## EXTRACT PROVIDED
· · · · ·
Bruce Bialosky

It took a government shutdown, but after four years the Democrats in the U.S. Senate (led by the Undertaker) finally agreed to an established process that has gone on for ages: sitting down with the House of Representatives and hashing out a budget. And in another bit of shocking news, they are demanding new “revenues” (they never say taxes) to come to a compromise.

You may have heard that the feckless Democrats in the Senate have not passed a budget for three years. They standardized a rarely used way of operating a government – continuing resolution or the new in vogue term: a CR. They only did pass a budget this past year because of a House Republican law that was passed that said “No budget, no pay.” The Undertaker and his crew said we can spend recklessly and be irresponsible, but taking away our paychecks is just downright uncivil. But then the Undertaker told his budget chair, Patty Murray (D-WA) that she could not meet with those scoundrels from the House who actually want to operate the government on a budget and maybe trim that nasty overspending.

So while I was working on year-end tax planning for my clients, I came upon the multitude of tax increases that go into effect this year to cover the cost of Obamacare and the expanding federal government.

Here are a few of the more important changes that will occur for this year:

• There is some special depreciation that is scheduled to expire in 2014. It does not look at this time like it will be renewed. There is a 50% bonus depreciation on most new equipment and software. You can write off up to the first $500,000 of acquisitions of fixed assets. Also, there is a special 15-year depreciation for leasehold improvements that usually has to be depreciated over 39 years. Not renewing effectively raises tax rates especially on small businesses.

• A new Medicare tax begins in 2013 of .9% for wages over $200,000; $250,000 for couples.

• A new surtax of 3.8% exists for the lesser of your investment income (dividends, capital gains) or adjusted gross income over $200,000; $250,000 for couples.

• A new tax rate of 39.6% exists on taxable income above $400,000 for individuals; $450,000 for couples.

• The tax rate on dividends and capital gains goes from 15% to 20% for individual taxpayers with income above $400,000; $450,000 for couples.

• Personal exemptions again are being phased out. The phasing out begins at $250,000 for individuals; $300,000 for couples.

• Once again itemized deductions are being phased out for income over $250,000 for individuals; $300,000 for couples.
· · · · ·
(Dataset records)
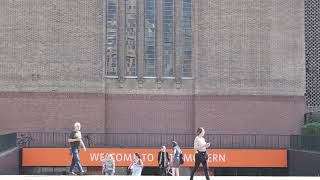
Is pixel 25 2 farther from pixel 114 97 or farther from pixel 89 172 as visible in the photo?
pixel 89 172

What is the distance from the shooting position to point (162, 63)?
129 feet

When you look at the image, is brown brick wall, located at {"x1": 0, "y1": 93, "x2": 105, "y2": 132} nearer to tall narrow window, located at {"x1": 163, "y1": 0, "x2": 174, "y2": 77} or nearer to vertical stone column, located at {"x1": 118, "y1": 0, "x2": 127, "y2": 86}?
vertical stone column, located at {"x1": 118, "y1": 0, "x2": 127, "y2": 86}

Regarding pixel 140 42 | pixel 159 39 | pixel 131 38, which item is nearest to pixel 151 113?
pixel 140 42

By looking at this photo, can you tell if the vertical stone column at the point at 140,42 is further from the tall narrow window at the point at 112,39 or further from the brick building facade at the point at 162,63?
· · · · ·
## WHAT THE TASK ASKS
In the column on tax increases, above what taxable income does the new 39.6% rate apply for couples?

## WRITTEN ANSWER
$450,000